Let us see how we can resolve such an issue. I already gave some hints on how to do it earlier, but the technique in that  post wasn’t suitable for production use in our codebase. In particular, we introduced another Stream wrapping instance and another allocation that would affect all input / output calls over the network. We would really want to avoid that.

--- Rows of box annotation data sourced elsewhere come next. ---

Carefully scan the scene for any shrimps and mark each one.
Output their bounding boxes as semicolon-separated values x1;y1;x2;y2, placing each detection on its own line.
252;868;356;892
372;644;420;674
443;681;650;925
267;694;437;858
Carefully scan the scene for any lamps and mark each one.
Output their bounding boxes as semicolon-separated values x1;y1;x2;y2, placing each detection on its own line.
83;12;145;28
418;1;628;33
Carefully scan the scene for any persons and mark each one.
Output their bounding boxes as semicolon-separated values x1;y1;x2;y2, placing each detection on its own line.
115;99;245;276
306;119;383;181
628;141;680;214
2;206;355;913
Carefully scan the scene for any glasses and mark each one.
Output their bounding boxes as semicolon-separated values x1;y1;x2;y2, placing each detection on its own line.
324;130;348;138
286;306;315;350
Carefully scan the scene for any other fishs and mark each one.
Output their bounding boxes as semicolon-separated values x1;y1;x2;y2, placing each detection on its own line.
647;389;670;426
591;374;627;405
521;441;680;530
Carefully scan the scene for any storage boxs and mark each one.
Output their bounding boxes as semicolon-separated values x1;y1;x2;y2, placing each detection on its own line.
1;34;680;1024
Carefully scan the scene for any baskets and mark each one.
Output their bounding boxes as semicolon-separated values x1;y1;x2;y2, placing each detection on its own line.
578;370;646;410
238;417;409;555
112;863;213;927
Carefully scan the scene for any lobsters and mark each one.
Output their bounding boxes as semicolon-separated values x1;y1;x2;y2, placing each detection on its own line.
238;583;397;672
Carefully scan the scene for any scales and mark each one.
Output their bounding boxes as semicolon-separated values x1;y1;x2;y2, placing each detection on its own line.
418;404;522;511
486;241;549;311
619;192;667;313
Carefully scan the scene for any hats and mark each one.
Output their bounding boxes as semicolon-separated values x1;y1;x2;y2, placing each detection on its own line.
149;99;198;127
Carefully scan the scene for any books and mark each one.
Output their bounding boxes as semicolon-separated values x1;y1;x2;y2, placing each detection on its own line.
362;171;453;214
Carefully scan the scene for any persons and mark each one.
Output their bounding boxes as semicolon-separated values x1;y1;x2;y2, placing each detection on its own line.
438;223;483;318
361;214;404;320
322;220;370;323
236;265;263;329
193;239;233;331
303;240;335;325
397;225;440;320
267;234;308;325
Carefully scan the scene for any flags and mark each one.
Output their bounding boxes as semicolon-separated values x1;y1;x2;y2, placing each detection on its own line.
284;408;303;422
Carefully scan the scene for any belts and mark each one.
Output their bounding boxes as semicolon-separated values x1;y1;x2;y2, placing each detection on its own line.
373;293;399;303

So we cheat (but we do that a lot, so this is fine). Kestrel allow us to define connection adapters, which give us a hook very early in the process to how the TCP connection is managed. However, that lead to another problem. We want to sniff the first byte of the raw TCP request, but Stream doesn’t provide a way to Peek at a byte, any such attempt will consume it, which will result in the same problem on an additional indirection that we wanted to avoid.

Therefor, we decided to take advantage of the way Kestrel is handling things. It is buffering data in memory and if you dig a bit you can access that in some very useful ways. Here is how we are able to sniff HTTP vs. HTTPS:

The key here is that we use a bit of reflection emit magic to get the inner IPipeReader instance from Kestrel. We have to do it this way because that value isn’t exposed externally. Once we do have the pipe reader instance, we borrow the already read buffer and inspect it, if the first character is a capital character (G from GET, P from PUT, etc), this is an HTTP connection (SSL connection’s first byte is either 22 or greater than 127, so there is no overlap). We then return the buffer to the stream and carry on, Kestrel will parse the request normally, but another portion in the pipeline will get the wrong protocol message and throw that to the user. And obviously we’ll skip doing the SSL negotiation.

This is important, because the client is speaking HTTP, and we can’t magically upgrade it to HTTPS without causing errors such as the one above. We need to speak the same protocol as the client expect.

With this code, trying to use the wrong protocol give us this error:

image

Now, if you are not reading the error message that might still mean a support call, but it should be resolved as soon as someone actually read the error message.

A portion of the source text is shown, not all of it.